Indonesia

Potret Ketulusan Meghan Markle Saat Kampanye Sosial dan Pendidikan

Editor : Mohamad Nur Asikin

Reporter : Marieska Harya Virdhani

JawaPos.com – Setelah mundur dari kerajaan, Meghan Markle dan Pangeran Harry tetap peduli dengan kehidupan sosial. Mereka masih aktif berkampanye di masyarakat untuk memajukan kehidupan masyarakat.

Terbukti saat merayakan Hari Pendidikan Internasional pada hari Jumat (24/1), pasangan ini berbagi sejumlah foto dari perjalanan tugas mereka untuk mempromosikan akses pendidikan di seluruh dunia. Selain foto-foto dari kunjungan Meghan ke India dan Rwanda (sebelum dia menikahi Pangeran Harry), mereka juga menampilkan foto-foto dari karya Duchess of Sussex bersama Association of Commonwealth Universities. Termasuk juga foto-foto dari tur mereka baru-baru ini di Afrika.

“Hari ini, pada Hari Pendidikan Internasional, kami menyoroti pentingnya akses ke pendidikan untuk semua,” tulis mereka seperti dilansir dari People, Minggu (26/1).

“Duchess of Sussex telah memfokuskan diri pada hal ini sebelum menjadi anggota keluarga Kerajaan dan sekarang sebagai pelindung Asosiasi Universitas Commonwealth,” tambah mereka.

Selama bertahun-tahun, The Duchess telah bekerja di komunitas yang sedang berkembang, seperti di Rwanda dan India untuk menemukan masalah terhadap kemampuan anak perempuan yang masih sulit bersekolah. Bisa juga tantangan lain seperti sanitasi, stigma di masyarakat dan persoalan tabu budaya setempat.

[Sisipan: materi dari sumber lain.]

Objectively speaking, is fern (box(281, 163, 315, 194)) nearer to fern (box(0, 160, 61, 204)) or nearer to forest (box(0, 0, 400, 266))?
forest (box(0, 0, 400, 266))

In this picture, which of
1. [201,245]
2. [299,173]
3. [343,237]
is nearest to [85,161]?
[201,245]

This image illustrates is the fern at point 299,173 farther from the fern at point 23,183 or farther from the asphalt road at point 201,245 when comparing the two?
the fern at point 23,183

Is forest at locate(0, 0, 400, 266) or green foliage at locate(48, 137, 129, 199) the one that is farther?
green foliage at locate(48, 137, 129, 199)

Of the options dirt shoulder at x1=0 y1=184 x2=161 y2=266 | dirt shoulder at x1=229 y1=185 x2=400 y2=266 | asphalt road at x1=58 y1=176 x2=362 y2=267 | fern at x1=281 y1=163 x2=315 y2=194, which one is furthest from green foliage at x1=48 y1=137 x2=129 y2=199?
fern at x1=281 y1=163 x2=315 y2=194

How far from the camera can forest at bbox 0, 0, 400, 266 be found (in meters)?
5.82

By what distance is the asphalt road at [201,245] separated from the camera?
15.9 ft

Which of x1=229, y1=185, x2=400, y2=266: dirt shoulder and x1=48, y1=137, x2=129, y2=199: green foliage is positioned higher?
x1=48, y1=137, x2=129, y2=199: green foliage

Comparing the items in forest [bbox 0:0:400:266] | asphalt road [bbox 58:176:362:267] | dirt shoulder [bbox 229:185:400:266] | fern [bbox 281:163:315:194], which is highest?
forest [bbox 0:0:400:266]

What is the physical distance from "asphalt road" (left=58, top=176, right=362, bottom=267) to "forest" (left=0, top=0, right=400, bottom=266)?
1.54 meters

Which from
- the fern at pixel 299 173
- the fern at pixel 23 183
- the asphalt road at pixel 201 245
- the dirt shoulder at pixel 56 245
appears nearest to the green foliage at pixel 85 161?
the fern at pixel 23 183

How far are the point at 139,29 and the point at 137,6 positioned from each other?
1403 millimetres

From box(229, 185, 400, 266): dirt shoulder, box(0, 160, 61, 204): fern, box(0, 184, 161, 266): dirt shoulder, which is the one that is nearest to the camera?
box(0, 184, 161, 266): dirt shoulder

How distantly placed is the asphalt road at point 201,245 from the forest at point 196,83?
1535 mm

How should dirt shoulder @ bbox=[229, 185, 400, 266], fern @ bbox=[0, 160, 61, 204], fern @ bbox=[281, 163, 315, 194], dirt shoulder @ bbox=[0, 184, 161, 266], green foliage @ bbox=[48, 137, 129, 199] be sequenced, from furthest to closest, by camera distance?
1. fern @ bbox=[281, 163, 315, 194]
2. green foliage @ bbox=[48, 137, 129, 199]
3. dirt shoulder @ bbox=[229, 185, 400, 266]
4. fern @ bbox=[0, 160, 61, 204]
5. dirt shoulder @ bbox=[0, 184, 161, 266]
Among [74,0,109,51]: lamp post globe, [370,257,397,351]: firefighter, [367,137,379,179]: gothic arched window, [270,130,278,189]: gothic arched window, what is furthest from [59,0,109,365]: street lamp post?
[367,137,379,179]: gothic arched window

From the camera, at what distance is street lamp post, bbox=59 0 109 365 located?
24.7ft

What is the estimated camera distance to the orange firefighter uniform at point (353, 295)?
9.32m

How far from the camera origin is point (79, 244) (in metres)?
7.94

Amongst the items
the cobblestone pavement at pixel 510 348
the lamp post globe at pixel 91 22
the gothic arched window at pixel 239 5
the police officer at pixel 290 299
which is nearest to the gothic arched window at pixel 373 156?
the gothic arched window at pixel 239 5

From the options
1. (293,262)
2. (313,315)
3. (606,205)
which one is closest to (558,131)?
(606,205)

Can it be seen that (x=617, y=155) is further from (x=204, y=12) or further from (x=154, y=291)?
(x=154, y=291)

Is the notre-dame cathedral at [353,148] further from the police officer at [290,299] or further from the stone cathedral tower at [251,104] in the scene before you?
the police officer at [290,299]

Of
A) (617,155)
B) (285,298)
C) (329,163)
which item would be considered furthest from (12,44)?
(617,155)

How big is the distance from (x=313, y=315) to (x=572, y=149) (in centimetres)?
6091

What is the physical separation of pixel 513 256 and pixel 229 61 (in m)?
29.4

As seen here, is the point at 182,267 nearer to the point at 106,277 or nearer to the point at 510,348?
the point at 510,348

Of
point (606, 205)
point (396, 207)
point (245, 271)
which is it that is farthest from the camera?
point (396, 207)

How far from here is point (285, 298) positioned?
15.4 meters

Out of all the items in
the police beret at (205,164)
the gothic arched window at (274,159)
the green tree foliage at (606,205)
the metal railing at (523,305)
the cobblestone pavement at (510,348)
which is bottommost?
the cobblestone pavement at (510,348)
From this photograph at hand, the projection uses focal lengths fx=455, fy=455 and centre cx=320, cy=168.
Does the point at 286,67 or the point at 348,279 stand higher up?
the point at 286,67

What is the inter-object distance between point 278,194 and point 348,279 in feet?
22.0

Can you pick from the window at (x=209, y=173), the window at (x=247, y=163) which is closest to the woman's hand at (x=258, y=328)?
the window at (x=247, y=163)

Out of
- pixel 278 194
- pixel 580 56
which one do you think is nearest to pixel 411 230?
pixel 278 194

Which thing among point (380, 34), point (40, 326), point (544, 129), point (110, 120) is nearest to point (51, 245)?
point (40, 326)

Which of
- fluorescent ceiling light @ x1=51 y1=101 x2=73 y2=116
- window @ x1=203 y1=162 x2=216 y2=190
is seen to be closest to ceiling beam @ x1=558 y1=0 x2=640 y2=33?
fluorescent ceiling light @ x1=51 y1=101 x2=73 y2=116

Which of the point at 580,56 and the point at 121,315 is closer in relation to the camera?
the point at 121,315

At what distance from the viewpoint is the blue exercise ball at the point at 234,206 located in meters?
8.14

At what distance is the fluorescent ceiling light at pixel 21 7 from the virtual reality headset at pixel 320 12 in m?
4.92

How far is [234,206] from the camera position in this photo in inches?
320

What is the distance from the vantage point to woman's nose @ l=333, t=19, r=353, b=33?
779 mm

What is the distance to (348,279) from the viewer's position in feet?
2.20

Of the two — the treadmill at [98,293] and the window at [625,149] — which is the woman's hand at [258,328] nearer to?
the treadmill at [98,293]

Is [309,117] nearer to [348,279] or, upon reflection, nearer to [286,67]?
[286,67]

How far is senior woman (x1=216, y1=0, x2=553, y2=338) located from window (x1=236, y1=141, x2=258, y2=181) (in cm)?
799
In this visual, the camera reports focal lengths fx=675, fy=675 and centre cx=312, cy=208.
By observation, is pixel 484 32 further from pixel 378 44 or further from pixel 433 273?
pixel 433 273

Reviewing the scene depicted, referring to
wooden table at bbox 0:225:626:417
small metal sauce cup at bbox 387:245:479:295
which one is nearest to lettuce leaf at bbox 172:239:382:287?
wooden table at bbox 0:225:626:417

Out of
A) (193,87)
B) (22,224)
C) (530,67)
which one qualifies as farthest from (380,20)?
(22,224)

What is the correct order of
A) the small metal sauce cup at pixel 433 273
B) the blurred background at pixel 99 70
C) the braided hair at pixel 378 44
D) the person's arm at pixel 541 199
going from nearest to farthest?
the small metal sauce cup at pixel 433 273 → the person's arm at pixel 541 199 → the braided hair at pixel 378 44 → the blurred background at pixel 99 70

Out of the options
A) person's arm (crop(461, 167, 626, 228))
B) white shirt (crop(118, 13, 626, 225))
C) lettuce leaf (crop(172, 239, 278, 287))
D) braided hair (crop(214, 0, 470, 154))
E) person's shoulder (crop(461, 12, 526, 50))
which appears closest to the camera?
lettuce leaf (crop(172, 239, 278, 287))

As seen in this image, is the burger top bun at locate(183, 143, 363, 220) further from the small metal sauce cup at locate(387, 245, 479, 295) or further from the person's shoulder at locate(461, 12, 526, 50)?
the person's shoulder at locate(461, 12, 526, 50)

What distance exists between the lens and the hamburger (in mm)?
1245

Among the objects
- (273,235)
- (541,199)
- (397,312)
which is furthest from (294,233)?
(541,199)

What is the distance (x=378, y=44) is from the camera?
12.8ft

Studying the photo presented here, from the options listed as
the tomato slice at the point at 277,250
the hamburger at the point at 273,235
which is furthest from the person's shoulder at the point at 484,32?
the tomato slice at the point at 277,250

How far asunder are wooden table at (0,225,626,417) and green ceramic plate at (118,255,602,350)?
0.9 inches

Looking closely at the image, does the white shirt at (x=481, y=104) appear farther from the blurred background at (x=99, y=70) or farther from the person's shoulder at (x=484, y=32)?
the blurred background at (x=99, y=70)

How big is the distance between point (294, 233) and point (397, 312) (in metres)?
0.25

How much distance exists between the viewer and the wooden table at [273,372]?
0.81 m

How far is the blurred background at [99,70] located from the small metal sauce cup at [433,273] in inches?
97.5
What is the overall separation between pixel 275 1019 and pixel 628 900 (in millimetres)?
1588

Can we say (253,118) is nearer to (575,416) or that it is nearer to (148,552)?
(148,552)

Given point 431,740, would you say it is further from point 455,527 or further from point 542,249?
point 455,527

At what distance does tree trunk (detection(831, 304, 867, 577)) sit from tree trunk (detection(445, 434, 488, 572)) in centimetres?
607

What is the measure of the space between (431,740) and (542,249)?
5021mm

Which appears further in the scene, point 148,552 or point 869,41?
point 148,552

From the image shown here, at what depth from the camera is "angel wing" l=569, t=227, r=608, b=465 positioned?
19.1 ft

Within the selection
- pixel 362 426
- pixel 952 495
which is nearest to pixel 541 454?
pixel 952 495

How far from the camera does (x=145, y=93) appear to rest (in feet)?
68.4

Meghan memamg sudah lama peduli dengan kehidupan sosial dan pendidikan. Dia pernah bekerja sama dengan lembaga World Vision ketika ia membintangi film Suits. Saat itu dia bepergian dengan yayasan bantuan kemanusiaan itu ke Rwanda pada 2016, dan kemudian mengunjungi Delhi dan Mumbai pada Januari 2017, hanya beberapa bulan setelahnya hubungan dengan Pangeran Harry dipublikasikan.

Salah satu tujuan perjalanannya adalah untuk mengetahui lebih banyak tentang perempuan dan kurangnya akses sanitasi yang layak. Meghan juga beberapa kali reportase dari lapangan.

“Apa yang kami temukan adalah bahwa pendaftaran di sekolah ini naik tiga kali lebih banyak setelah Mandi Cuci Kakus (MCK) dibangun sehingga anak perempuan memiliki akses fasilitas kebersihan dan kamar mandi yang bersih saat mereka di sekolah,” jelas Meghan saat itu.

Pangeran Harry muncul di sebuah acara amal Sentebale pada hari Minggu, (25/1) di mana dia berbicara dengan jujur ​​tentang keputusan mereka untuk mundur dan mengenai kepergian mereka dari keluarga kerajaan. Harry kembali mempertegas komitmen mereka yang berkelanjutan.

“Ini membuat saya sangat sedih karena ini. Keputusan yang saya buat untuk saya dan istri saya untuk mundur, bukanlah keputusan yang saya buat dengan enteng. Itu berbulan-bulan pembicaraan setelah bertahun-tahun tantangan,” kata Harry.